((

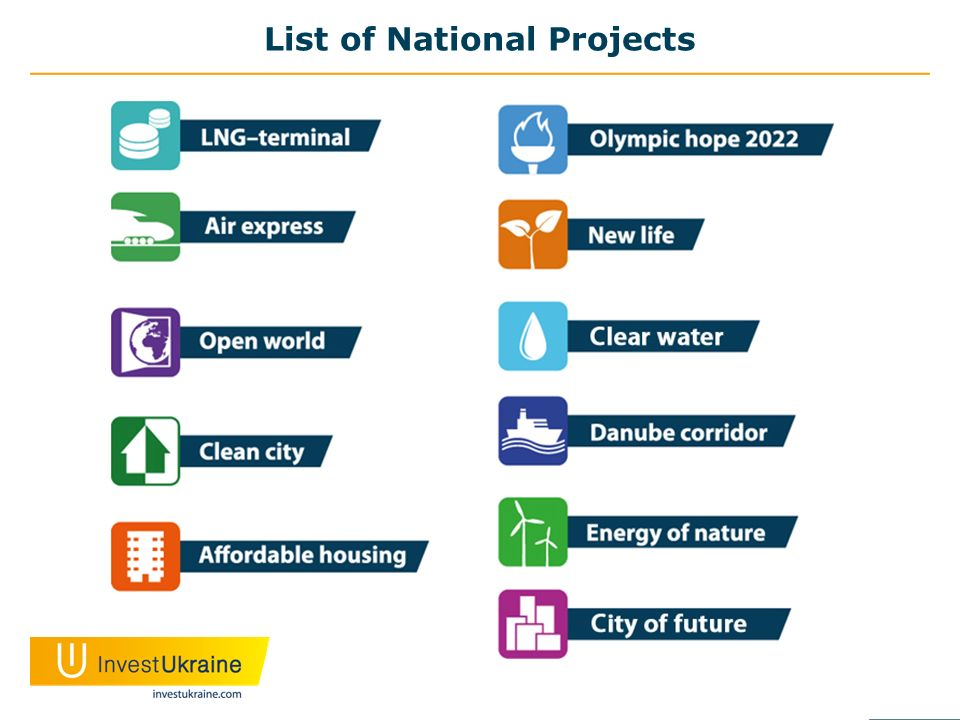 List of National Projects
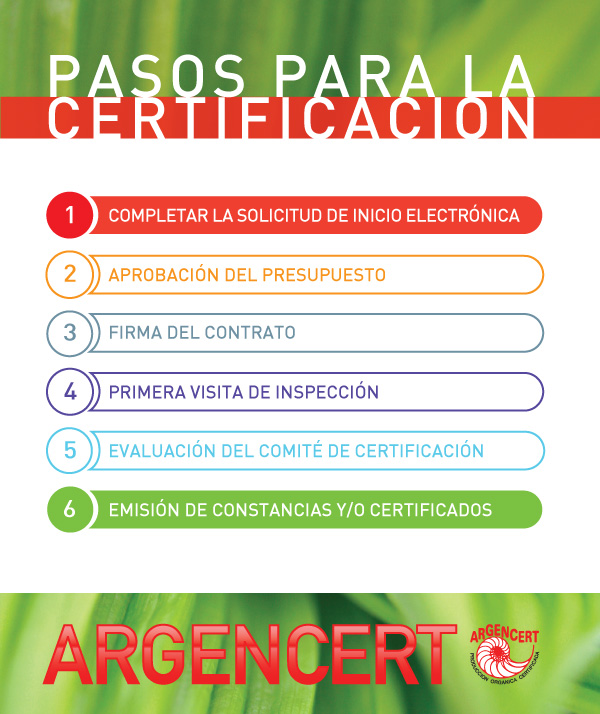 Étapes de la certification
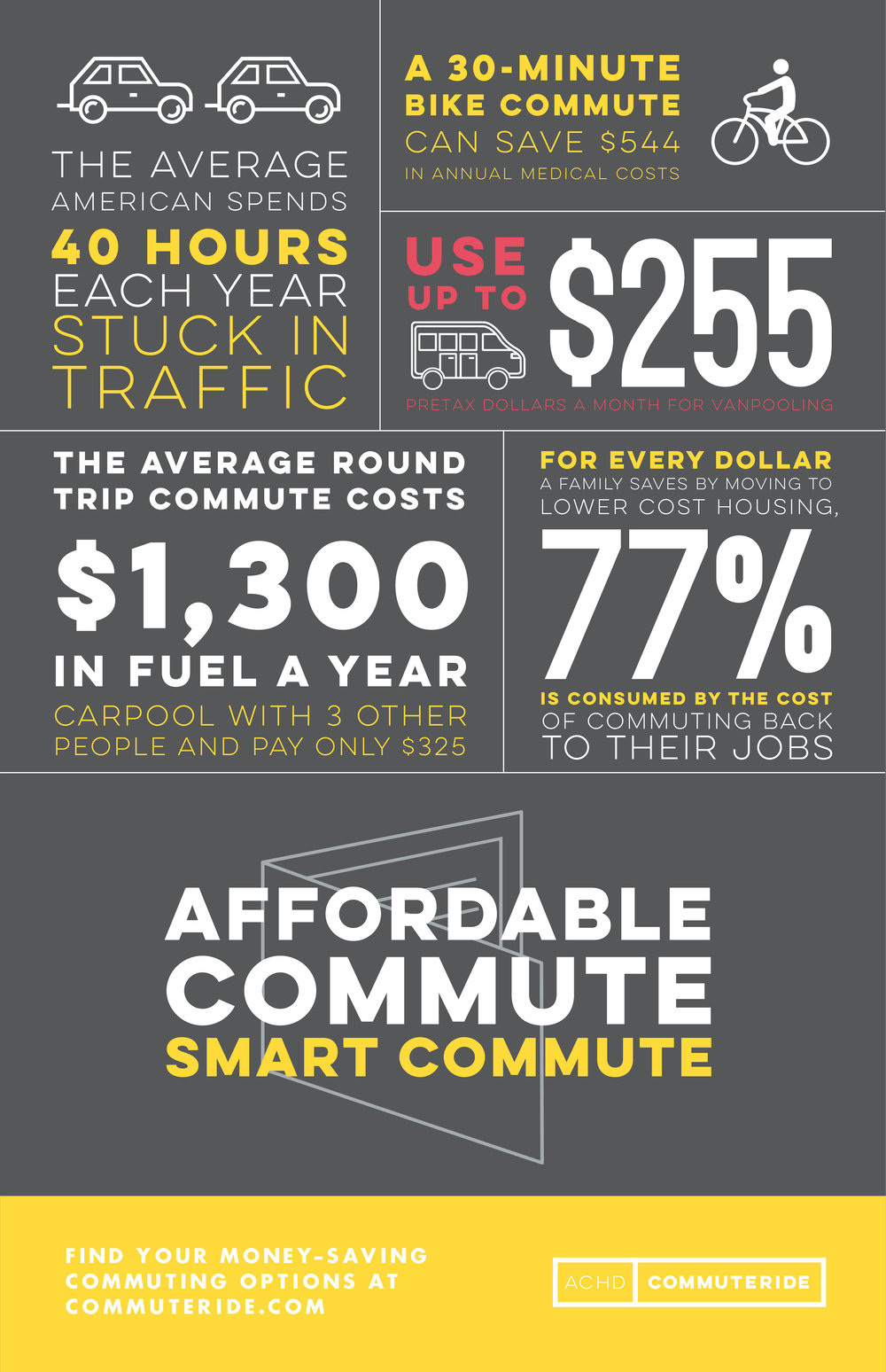 Financial Inforgraphic Poster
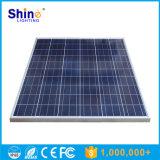 comitato solare mono/poli modulo solare di 250W per il sistema di energia solare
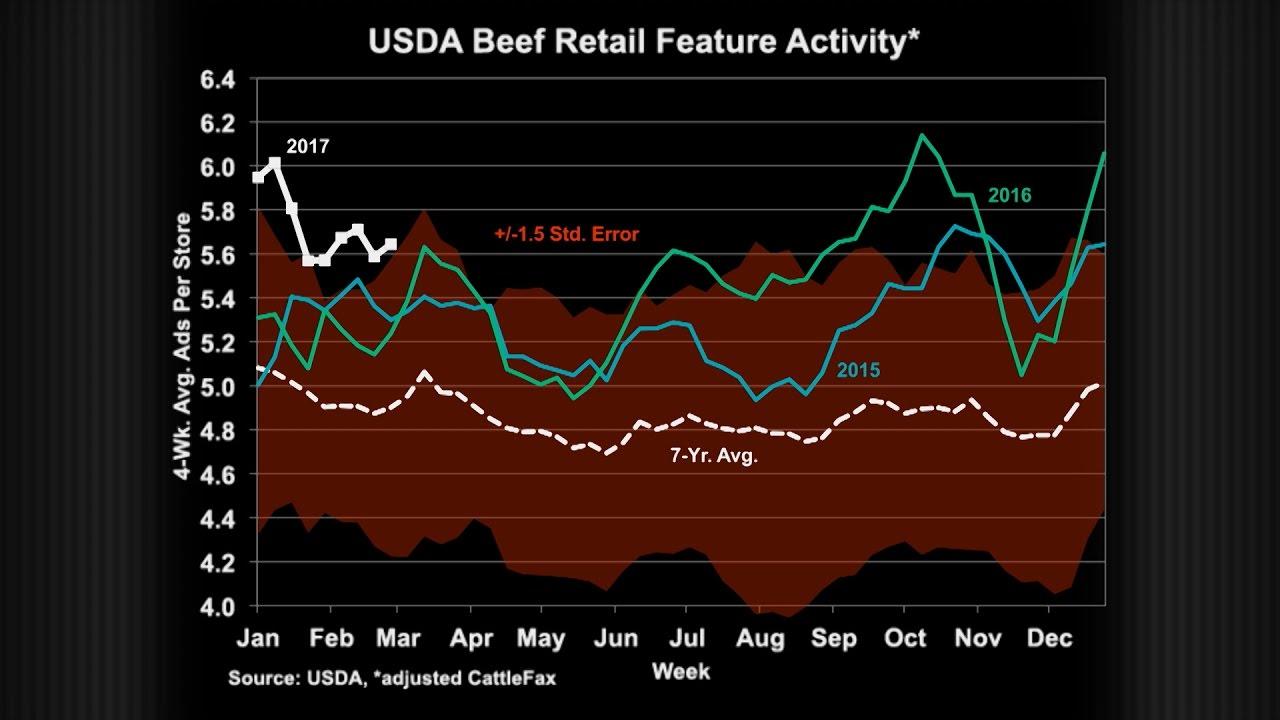 CattleFax Market Update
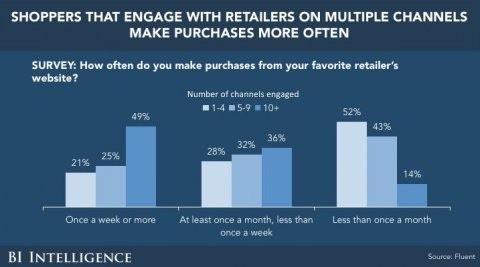 BI-multi-platform-purchase-pattern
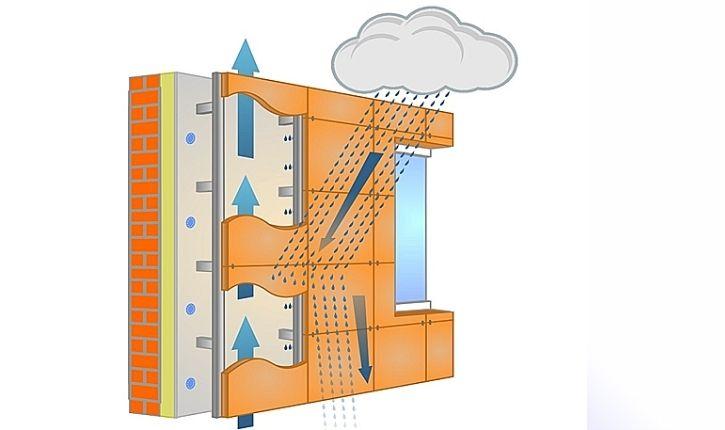 Вентилируемый фасад устройство крепления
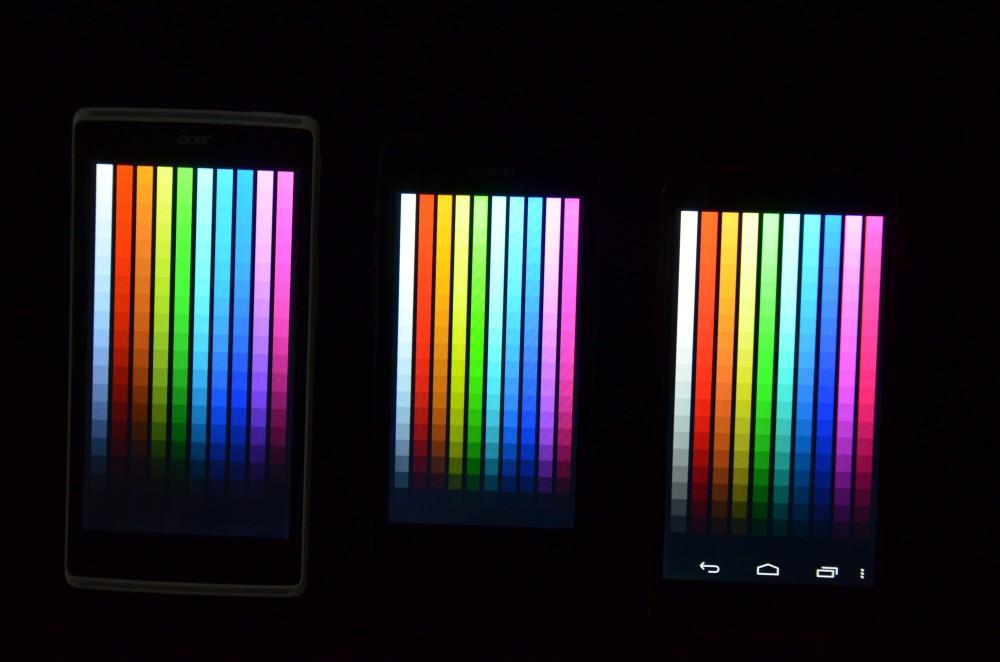 Huawei-Ascend-Y530-écran-couleur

))

▶ [YOUR OBJECTIVE]: The answer should hold every entry exactly as given and no pictures at all.

▶ [ANSWER TO THE PROBLEM]:
 List of National Projects
 Étapes de la certification
 Financial Inforgraphic Poster
 comitato solare mono/poli modulo solare di 250W per il sistema di energia solare
 CattleFax Market Update
 BI-multi-platform-purchase-pattern
 Вентилируемый фасад устройство крепления
 Huawei-Ascend-Y530-écran-couleur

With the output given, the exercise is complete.